BIG data has been the big tech issue of the last year and this trend is set to continue as volumes of transactional data continue to grow.
So what do people mean by big data? The definition is largely subjective and refers to datasets of a size that is beyond the ability of typical database tools to capture, archive, and manage. Sources can include human and machine generated unstructured data such as logfiles, semi-structured such as documents and structured relational data. Rather than being defined in terms of “greater than x terabytes”, as storage and the capacity of database tools increases, so will the definition of what constitutes big data.

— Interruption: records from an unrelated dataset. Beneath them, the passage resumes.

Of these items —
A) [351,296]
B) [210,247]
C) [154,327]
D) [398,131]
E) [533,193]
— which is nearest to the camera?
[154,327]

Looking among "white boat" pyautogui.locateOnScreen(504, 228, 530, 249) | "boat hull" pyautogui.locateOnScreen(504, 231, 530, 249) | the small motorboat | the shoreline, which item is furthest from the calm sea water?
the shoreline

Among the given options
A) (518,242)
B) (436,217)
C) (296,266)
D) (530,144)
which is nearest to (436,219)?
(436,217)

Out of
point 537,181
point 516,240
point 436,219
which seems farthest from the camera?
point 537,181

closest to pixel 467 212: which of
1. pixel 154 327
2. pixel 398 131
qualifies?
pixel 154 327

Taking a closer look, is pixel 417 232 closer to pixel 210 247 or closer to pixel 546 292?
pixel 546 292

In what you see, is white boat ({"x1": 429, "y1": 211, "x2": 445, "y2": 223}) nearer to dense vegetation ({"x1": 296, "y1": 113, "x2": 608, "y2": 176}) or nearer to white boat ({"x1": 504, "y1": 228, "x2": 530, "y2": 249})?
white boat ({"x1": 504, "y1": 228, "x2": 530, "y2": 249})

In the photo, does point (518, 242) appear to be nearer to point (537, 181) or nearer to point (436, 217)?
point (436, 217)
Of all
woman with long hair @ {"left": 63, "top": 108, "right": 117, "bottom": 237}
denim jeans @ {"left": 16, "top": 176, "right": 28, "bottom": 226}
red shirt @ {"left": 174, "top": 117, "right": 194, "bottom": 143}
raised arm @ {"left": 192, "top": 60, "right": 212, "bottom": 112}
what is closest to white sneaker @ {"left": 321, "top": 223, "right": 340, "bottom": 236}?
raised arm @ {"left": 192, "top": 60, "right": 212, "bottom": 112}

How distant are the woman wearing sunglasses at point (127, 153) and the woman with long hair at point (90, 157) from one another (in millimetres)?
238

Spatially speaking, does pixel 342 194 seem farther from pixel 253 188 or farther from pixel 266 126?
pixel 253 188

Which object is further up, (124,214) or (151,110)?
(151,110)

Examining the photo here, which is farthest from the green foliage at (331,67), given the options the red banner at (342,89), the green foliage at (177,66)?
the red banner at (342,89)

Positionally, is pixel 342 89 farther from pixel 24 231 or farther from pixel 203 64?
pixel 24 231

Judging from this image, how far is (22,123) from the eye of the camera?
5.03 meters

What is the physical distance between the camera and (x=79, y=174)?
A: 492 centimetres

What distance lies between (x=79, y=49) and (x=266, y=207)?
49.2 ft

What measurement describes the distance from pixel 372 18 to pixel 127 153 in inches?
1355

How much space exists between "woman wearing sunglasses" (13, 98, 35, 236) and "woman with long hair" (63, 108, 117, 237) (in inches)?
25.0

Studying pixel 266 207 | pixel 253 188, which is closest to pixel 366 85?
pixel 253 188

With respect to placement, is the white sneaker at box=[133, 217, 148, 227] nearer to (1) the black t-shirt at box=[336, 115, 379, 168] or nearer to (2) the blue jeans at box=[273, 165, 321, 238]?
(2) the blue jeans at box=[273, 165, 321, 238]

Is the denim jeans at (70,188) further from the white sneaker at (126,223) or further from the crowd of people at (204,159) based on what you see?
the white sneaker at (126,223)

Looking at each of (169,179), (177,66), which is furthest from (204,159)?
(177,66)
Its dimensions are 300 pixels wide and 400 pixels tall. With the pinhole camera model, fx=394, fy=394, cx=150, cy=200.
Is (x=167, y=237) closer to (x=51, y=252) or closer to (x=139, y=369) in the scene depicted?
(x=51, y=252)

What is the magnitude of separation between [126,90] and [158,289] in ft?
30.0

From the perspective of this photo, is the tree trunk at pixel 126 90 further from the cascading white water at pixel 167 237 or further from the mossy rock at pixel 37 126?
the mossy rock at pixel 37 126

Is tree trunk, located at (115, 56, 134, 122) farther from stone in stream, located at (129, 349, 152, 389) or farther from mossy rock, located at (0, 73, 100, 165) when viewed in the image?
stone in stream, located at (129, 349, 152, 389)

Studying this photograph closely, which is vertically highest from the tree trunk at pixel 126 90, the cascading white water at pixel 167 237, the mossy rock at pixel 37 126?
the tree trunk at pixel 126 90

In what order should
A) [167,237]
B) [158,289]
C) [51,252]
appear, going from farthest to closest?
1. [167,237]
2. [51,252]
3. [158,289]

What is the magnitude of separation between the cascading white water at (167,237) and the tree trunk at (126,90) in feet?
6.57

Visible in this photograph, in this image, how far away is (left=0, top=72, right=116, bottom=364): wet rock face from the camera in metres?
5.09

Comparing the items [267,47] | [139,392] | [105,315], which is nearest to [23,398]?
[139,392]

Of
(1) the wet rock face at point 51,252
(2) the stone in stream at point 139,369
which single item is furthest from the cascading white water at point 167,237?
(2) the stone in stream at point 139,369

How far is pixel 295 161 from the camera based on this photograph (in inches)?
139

Information is now growing at a faster rate than our electronic systems improve (Moore’s Law states that that the number of transistors that can be placed inexpensively on an integrated circuit can be expected to double approximately every two years). According to IDC estimates, the average enterprise will need to manage 50 times more information by 2020 while increasing IT staff by only 1.5 per cent – a challenge that businesses will have to respond to in an efficient manner.
BIG DATA AND FINANCE
In the financial sector, the stipulations of ever mounting layers of regulation – such as the Markets in Financial Instruments Directive review (Mifid II) – as well as increased volumes of data are driving the requirements for exponentially increasing data storage and analysis. “On some days in 2011, data volumes were almost double that of the previous day,” says Simon Garland, chief strategist at Kx Solutions. “In addition, events such as the flash crash have brought wild, short-term increases in data volumes to the forefront of concerns, while problems in the Eurozone have resulted in market instability and therefore increased volatility.”
ABOVE AND BEYOND
Beyond simply achieving regulatory compliance for transactional reporting and best execution, companies should also be focusing on making big data analytics work for their business. Through data intelligence mining and analytics, behavioural modeling and inference-based decisions, big data can be used to provide a competitive advantage.
In the finance sector, financial risk modeling, near real-time financial analysis and cyber security and threat analysis can all be given the edge with the aid of big data sets and powerful analytics. “With big data, none of it can be discarded,” says Garland. “All of it must be analysed, tick by tick. The institution that does that will spot market opportunities which someone just working with aggregated data could miss.”